Exercise:
Can you repeat the part of the Adafactor documentation that begins with "Adafactor is designed" and ends with "large embedding tables.", swapping "embedding tables" for "lookup tables"?

Document text:

Adafactor

Adafactor#

class braintools.optim.Adafactor(lr=None, eps=(1e-30, 0.001), clip_threshold=1.0, decay_rate=-0.8, beta1=None, weight_decay=0.0, factored=True, grad_clip_norm=None, grad_clip_value=None)#

Adafactor optimizer (memory-efficient variant of Adam).

Adafactor is designed to reduce memory usage during training large models by using factored second moment estimation. Instead of storing a full second moment matrix, it maintains row and column statistics, significantly reducing memory requirements especially for models with large embedding tables.

Parameters:
  • lr (float | LRScheduler | None) – Learning rate. Can be a float (converted to ConstantLR) or any LRScheduler instance. If None, uses adaptive learning rate based on step count and RMS of parameters.

  • eps (Tuple[float, float]) – Regularization constants for squared gradient and parameter scale (eps[0], eps[1]). The first value prevents division by zero, the second clips the parameter scale.

  • clip_threshold (float) – Threshold for gradient clipping by root mean square. Helps prevent gradient explosions.

  • decay_rate (float) – Controls the decay of the second moment estimate. Negative values result in polynomial decay: decay = 1 - (step + 1)^decay_rate.

  • beta1 (float | None) – Momentum parameter for first moment. If None, no momentum is used.

Extracted records:
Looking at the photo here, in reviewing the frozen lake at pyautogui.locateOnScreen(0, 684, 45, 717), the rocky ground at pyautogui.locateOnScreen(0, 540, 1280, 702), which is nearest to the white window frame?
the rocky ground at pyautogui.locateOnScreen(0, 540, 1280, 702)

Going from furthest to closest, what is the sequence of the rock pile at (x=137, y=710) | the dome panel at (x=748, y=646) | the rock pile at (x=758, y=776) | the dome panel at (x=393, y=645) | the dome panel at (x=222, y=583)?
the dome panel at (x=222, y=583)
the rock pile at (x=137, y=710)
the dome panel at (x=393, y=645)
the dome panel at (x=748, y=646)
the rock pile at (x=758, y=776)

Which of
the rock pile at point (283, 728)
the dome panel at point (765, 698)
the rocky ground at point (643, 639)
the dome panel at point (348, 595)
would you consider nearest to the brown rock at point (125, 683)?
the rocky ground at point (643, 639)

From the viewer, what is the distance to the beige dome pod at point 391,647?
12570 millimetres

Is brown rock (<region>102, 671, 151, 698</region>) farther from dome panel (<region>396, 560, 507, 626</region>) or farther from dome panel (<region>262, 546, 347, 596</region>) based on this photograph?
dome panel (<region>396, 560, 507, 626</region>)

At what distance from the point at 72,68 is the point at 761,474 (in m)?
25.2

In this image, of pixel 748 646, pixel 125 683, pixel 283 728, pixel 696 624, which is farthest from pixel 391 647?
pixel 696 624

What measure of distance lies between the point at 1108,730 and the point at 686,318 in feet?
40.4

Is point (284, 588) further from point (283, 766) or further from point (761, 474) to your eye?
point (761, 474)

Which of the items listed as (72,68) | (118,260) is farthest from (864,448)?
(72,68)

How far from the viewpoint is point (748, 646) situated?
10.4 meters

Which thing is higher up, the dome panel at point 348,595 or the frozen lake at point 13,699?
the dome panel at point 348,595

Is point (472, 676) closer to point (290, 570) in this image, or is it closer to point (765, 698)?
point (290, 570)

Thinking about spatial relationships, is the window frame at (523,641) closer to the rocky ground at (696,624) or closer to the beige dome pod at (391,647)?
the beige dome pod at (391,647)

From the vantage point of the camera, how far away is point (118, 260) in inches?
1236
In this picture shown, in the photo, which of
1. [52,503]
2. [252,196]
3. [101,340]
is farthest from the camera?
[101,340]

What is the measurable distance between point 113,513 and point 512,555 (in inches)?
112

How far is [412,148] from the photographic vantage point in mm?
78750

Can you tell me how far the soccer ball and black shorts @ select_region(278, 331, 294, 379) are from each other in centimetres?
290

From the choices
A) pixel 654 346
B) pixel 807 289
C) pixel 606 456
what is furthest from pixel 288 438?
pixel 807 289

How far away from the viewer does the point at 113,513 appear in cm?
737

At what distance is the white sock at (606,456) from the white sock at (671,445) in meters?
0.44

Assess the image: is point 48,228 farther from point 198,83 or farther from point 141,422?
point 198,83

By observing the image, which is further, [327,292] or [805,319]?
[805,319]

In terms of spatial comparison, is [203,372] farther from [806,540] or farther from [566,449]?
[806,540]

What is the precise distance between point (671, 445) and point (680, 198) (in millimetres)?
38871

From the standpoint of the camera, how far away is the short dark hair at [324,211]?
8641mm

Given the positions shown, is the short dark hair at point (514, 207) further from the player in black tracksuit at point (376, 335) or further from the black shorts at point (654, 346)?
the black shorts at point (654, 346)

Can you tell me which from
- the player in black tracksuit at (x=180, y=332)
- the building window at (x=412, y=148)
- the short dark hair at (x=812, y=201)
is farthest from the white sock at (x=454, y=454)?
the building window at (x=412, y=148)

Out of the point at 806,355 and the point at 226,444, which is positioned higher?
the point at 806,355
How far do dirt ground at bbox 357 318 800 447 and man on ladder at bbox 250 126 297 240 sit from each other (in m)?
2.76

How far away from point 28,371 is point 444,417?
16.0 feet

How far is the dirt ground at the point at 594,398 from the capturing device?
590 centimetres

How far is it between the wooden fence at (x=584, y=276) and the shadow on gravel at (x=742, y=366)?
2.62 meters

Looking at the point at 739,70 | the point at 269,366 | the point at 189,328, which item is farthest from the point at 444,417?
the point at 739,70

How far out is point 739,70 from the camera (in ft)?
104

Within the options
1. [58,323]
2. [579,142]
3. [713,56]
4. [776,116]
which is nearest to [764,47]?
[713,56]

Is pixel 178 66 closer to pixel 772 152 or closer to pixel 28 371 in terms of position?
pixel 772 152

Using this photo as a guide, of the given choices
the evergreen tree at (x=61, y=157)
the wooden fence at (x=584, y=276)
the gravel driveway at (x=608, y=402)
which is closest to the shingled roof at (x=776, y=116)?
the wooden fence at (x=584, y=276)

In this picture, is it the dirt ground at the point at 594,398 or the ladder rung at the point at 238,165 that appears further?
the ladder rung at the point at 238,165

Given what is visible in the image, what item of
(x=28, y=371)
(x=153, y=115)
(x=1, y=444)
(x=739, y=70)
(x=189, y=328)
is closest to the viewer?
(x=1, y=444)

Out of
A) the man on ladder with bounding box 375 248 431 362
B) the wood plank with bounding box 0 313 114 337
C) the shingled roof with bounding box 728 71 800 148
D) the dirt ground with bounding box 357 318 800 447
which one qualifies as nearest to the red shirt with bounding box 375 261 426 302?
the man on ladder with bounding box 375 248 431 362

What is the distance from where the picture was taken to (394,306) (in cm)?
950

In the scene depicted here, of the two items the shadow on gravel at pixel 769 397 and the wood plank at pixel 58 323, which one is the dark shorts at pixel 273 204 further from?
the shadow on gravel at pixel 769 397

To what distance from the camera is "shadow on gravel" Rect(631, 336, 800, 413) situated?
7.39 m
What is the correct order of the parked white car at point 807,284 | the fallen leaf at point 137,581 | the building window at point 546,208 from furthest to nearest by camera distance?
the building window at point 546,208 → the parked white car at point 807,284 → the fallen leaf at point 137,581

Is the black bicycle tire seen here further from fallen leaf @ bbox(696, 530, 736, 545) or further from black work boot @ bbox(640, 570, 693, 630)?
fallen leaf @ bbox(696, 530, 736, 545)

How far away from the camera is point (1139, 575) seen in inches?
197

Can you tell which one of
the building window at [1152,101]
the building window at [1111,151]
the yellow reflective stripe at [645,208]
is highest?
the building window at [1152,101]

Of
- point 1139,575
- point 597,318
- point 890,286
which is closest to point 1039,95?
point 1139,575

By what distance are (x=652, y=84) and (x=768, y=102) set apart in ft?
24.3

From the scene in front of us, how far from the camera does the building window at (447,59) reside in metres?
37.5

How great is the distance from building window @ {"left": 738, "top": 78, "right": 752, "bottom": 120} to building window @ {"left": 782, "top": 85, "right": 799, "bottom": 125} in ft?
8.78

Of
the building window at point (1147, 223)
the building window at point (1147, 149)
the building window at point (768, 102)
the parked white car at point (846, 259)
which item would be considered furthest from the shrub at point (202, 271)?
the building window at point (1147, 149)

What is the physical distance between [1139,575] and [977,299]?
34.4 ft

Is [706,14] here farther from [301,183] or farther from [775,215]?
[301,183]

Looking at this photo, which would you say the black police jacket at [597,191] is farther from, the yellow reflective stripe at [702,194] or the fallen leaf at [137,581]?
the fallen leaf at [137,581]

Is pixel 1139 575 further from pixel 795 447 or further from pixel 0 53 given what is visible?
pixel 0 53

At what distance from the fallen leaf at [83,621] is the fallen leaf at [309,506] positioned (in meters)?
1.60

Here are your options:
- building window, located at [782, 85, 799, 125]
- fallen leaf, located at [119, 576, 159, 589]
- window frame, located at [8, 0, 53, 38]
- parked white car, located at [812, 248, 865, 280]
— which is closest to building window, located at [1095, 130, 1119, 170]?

Problem solution:
Adafactor is designed to reduce memory usage during training large models by using factored second moment estimation. Instead of storing a full second moment matrix, it maintains row and column statistics, significantly reducing memory requirements especially for models with large lookup tables.